As summer winds down for many in the northern hemisphere, one last barbecue is a lovely way to kiss the season goodbye.
Grab some hot dogs and hamburgers and fire up the grill?
Maybe best not. Stop and think about what you are doing: the hot flames make these saturated fat, high cholesterol processed meats even more lethal: heterocyclic amines and polycyclic aromatic hydrocarbons form which can encourage cancers of many types. These are two of the same carcinogens swirling in the burning of tobacco in cigarettes; according to a publication produced by the Prostate Cancer Foundation, the average American when consuming overcooked or charbroiled meats consumes the same amount of carcinogens as are inhaled in a pack and a half of cigarettes. Yum. Add a few mayonnaise salads, taco chips and fatty dips along with rich desserts and we have a picnic where no one is thinking of badminton.
Now the good news: Picnic fare can be healthy, prolific with probiotics and phytochemicals and also delicious.
First, if you insist on meat, there are ways to lessen the damage: marinate the meat for a protective shield and turn the meat on the grill frequently. Steam or bake instead of grilling or pan-frying. In addition, adding a side of cruciferous vegetables such as broccoli and cauliflower (laced with olive oil and garlic) mops up some of the damage.
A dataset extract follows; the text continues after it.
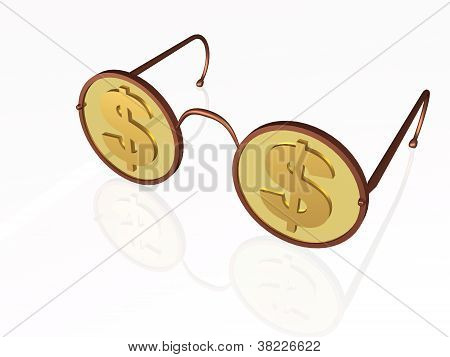 Money Spectacles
Whole fish or salmon or crunchy lentil burgers are good substitutes for charred beef or lamb.
Salmon burgers add healthful omega 3 oils; pickles and kimchee stow protective microbes, whole wheat rolls give needed dietary fibers; a wedge of watermelon will taste better than a brownie on a hot day; carrots and celery stalks with yogurt dip supply needed vitamins and probiotics to the mix.
If you find resistance among friends or family, start with a few additions to the normal fare. A romanticized view of charred meats may take some time to change. But with a little effort, you may find old Uncle Harry sneaking a taste of that veggie burger.